# Source records:
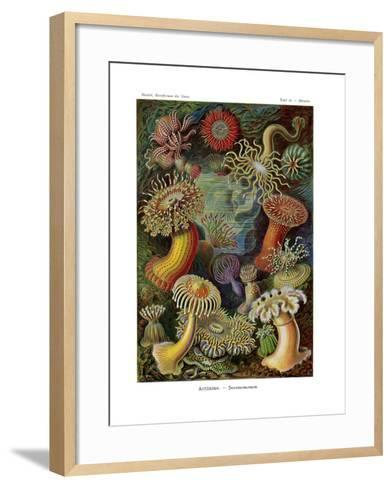 Actiniae or Actiniaria, 1899-1904--Framed Art Print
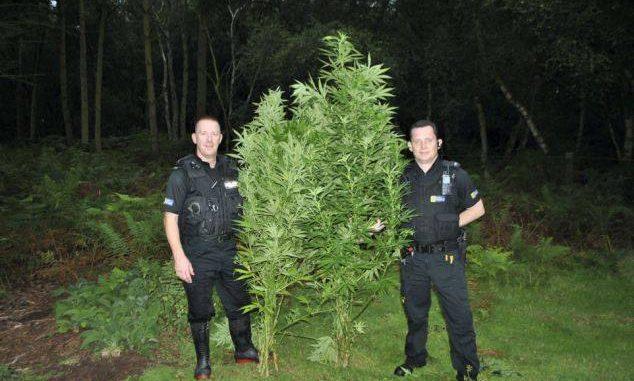 Police with marijuana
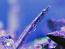 Blue Throated Pike Blenny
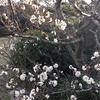 3-299   梅…昨年よりも早い開花です。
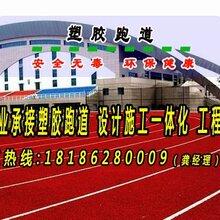 襄阳塑胶跑道混合型跑道施工襄阳塑胶跑道厂家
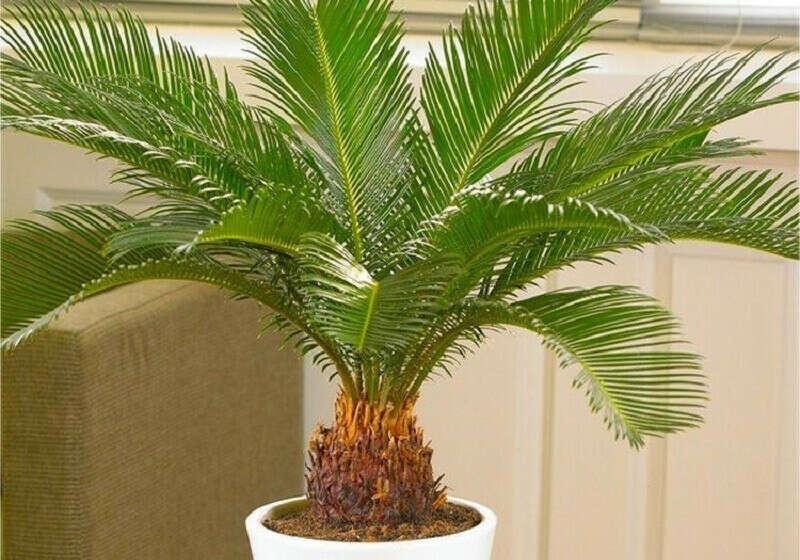 Цикас (комнатная финиковая пальма)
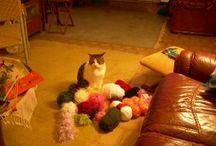 Keyifli Kediler / Mutlu Kediler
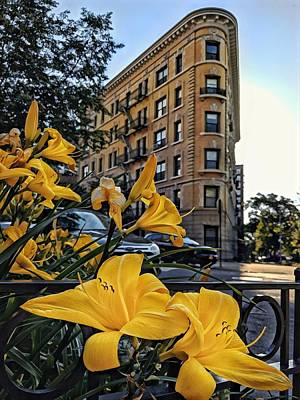 Photograph - Brooklyn Lilies by Cameron Dixon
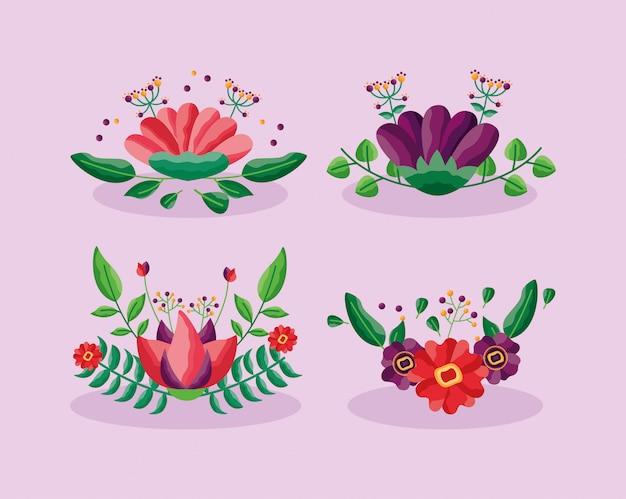 Il fogliame decorativo dei fiori lascia il delicato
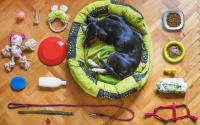 Dog food and toys.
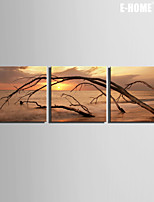 E-HOME® Stretched Canvas Art The Dead Sea Decorative Painting Set of 3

# Assignment:
Everything from the line with "Police with marijuana" through the end of the records above, and nothing else, is to be quoted exactly; please leave the pictures out.

# Your solution:
 Police with marijuana
 Blue Throated Pike Blenny
 3-299   梅…昨年よりも早い開花です。
 襄阳塑胶跑道混合型跑道施工襄阳塑胶跑道厂家
 Цикас (комнатная финиковая пальма)
 Keyifli Kediler / Mutlu Kediler
 Photograph - Brooklyn Lilies by Cameron Dixon
 Il fogliame decorativo dei fiori lascia il delicato
 Dog food and toys.
 E-HOME® Stretched Canvas Art The Dead Sea Decorative Painting Set of 3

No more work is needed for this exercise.